Jon Peckett

Personal information
- Born: 5 July 1981 (age 45) Stamford, Lincolnshire, England

Sport
- Sport: Field hockey

Senior career
- Years: Team / Caps / Goals
- 2002–2004: Southgate / - / -
- 2004—2007: Surbiton / - / -

National team
- Years: Team / Caps / Goals
- –: GB & England / 58 / -

Medal record
Men's field hockey
Representing England
European Championship
| Bronze medal – third place | 2003 Barcelona | Team |

= Jon Peckett =

British field hockey player

Jon Andrew David Peckett (born 5 July 1981) is a British former field hockey player who played for GB and England.

== Biography ==
Peckett was born in Stamford, Lincolnshire, England, and educated at Stamford School. He played club hockey for Southgate in the Men's England Hockey League and was captain of the England Under-21 squad.

While at Southgate he represented England at the 2002 Commonwealth Games in Manchester, where he helped England to a fifth place finish.

Peckett signed for Surbiton from Southgate for the 2004/05 season but required a knee operation which resulted in a six month break. He returned from injury for the England training squad in South Africa.
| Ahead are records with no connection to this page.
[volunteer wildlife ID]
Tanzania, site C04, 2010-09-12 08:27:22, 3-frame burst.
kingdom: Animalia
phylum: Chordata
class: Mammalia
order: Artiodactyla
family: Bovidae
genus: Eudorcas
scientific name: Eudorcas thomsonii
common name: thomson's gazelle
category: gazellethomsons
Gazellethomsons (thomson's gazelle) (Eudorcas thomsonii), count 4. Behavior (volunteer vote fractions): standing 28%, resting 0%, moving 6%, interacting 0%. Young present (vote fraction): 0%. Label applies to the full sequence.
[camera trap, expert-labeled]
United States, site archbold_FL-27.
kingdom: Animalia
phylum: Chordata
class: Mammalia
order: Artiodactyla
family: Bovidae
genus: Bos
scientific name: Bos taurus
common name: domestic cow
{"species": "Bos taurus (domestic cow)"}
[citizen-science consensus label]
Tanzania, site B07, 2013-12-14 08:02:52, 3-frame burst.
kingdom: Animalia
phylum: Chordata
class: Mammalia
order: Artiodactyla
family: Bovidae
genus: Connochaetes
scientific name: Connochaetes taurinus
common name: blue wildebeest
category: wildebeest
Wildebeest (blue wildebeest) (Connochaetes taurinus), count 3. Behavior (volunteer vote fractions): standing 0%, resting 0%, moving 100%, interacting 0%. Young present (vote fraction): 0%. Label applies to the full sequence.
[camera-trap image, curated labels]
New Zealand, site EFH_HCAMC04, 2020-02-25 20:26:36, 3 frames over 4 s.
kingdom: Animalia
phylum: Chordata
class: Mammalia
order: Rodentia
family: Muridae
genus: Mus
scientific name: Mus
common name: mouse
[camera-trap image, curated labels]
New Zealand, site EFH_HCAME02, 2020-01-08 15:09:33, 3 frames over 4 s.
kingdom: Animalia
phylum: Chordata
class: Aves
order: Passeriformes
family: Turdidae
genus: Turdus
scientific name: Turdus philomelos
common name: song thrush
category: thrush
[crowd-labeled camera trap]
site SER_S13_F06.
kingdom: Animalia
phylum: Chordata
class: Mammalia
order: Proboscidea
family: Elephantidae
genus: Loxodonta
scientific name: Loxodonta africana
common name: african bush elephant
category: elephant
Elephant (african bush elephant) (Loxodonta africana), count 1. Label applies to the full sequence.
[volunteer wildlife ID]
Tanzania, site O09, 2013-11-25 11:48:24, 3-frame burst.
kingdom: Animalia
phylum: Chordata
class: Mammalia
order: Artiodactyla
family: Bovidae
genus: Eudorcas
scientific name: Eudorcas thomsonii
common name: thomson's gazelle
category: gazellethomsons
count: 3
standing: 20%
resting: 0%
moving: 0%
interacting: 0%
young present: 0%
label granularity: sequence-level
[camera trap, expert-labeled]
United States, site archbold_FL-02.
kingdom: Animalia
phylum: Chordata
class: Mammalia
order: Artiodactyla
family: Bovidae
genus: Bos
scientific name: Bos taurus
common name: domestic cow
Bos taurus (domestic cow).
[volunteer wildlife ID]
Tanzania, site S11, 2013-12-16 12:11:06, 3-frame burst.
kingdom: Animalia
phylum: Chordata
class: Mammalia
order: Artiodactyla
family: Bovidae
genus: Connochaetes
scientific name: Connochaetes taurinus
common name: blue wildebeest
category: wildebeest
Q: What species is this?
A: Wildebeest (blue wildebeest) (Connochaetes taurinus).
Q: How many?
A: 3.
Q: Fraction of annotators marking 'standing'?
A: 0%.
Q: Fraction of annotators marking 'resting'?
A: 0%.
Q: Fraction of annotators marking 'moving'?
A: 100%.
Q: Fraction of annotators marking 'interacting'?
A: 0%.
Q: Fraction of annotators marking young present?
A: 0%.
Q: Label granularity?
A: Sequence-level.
By the time he had retired from international hockey he had won 58 international caps. In September 2007 he took the position of head of hockey and PE teacher at Stamford Endowed Schools, where he spent seven years before becoming head of hockey at The Perse School in Cambridge from 2014 to 2020.

In 2021, after a year in China, he took the role of youth head coach at Cambridge City Hockey Club and returned to the Perse School.